+++ LISTED RECORDS +++

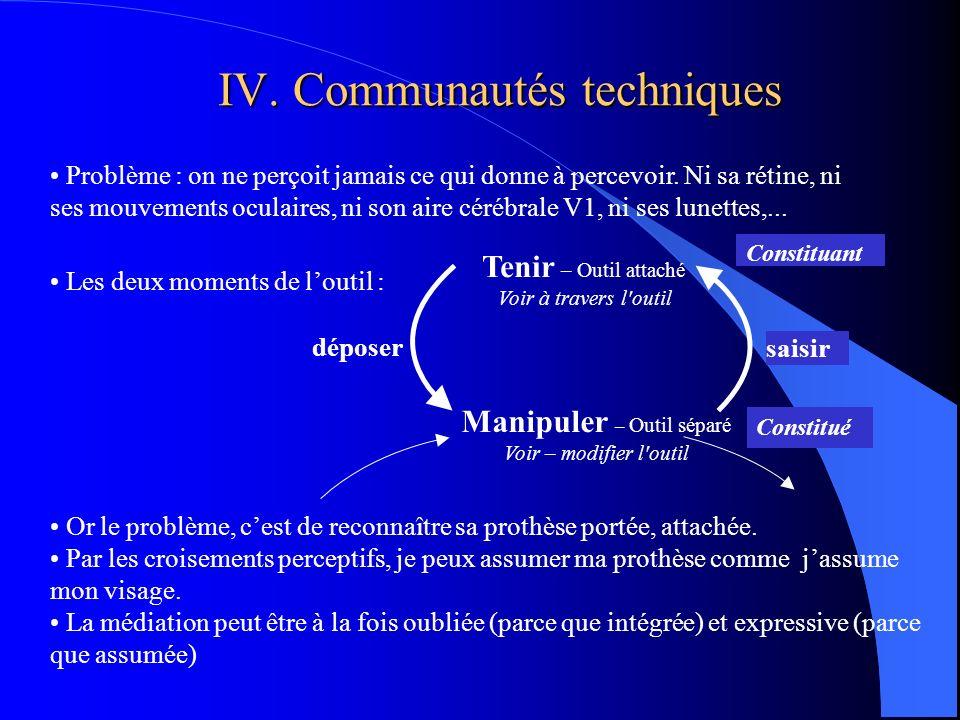IV. Communautés techniques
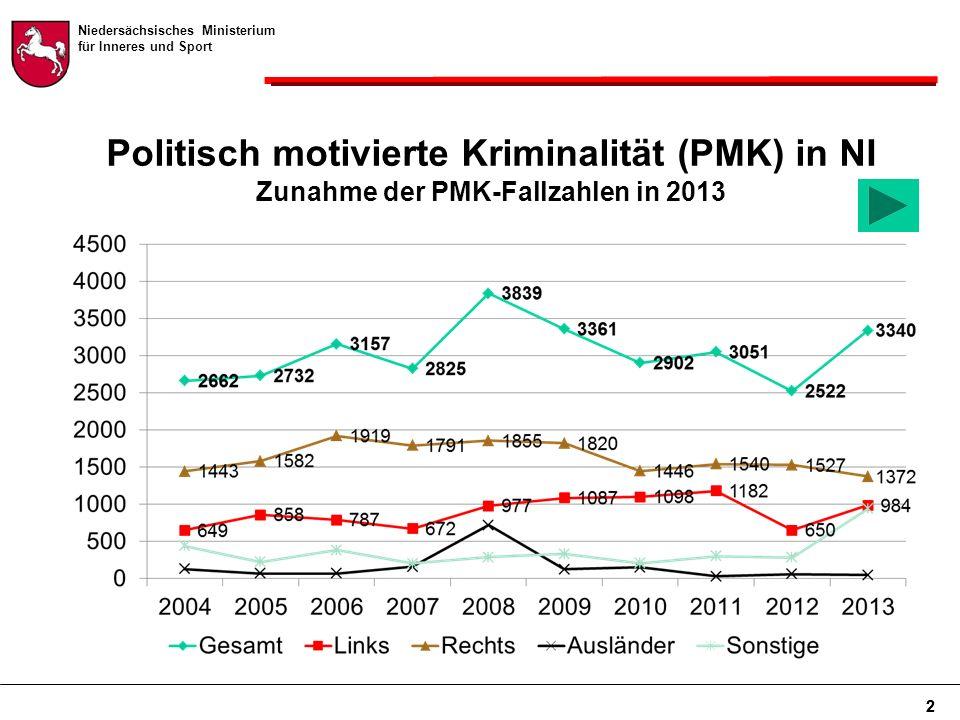 Niedersächsisches Ministerium für Inneres und Sport 2 Politisch motivierte Kriminalität (PMK) in NI Zunahme der PMK-Fallzahlen in 2013 2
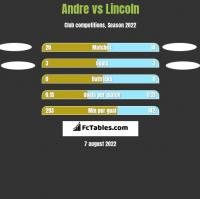 Andre vs Lincoln h2h player stats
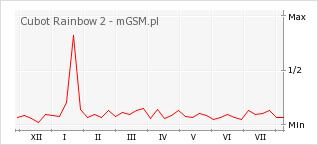 Wykres zmian popularności telefonu Cubot Rainbow 2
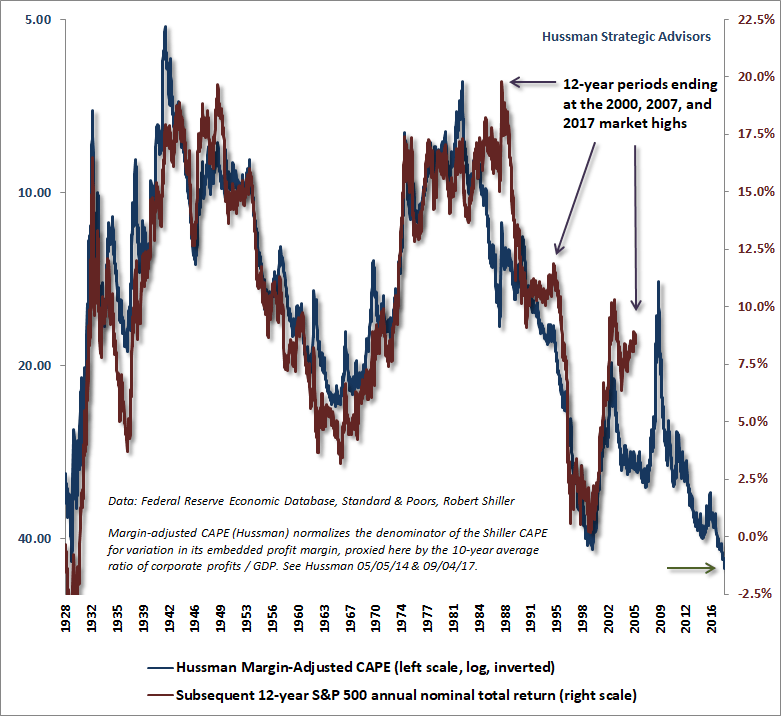 Hussman Margin-Adjusted CAPE and 12-year S&P 500 returns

+++

Without including any picture, set down the listing above exactly as it appears.

IV. Communautés techniques
 Niedersächsisches Ministerium für Inneres und Sport 2 Politisch motivierte Kriminalität (PMK) in NI Zunahme der PMK-Fallzahlen in 2013 2
 Andre vs Lincoln h2h player stats
 Wykres zmian popularności telefonu Cubot Rainbow 2
 Hussman Margin-Adjusted CAPE and 12-year S&P 500 returns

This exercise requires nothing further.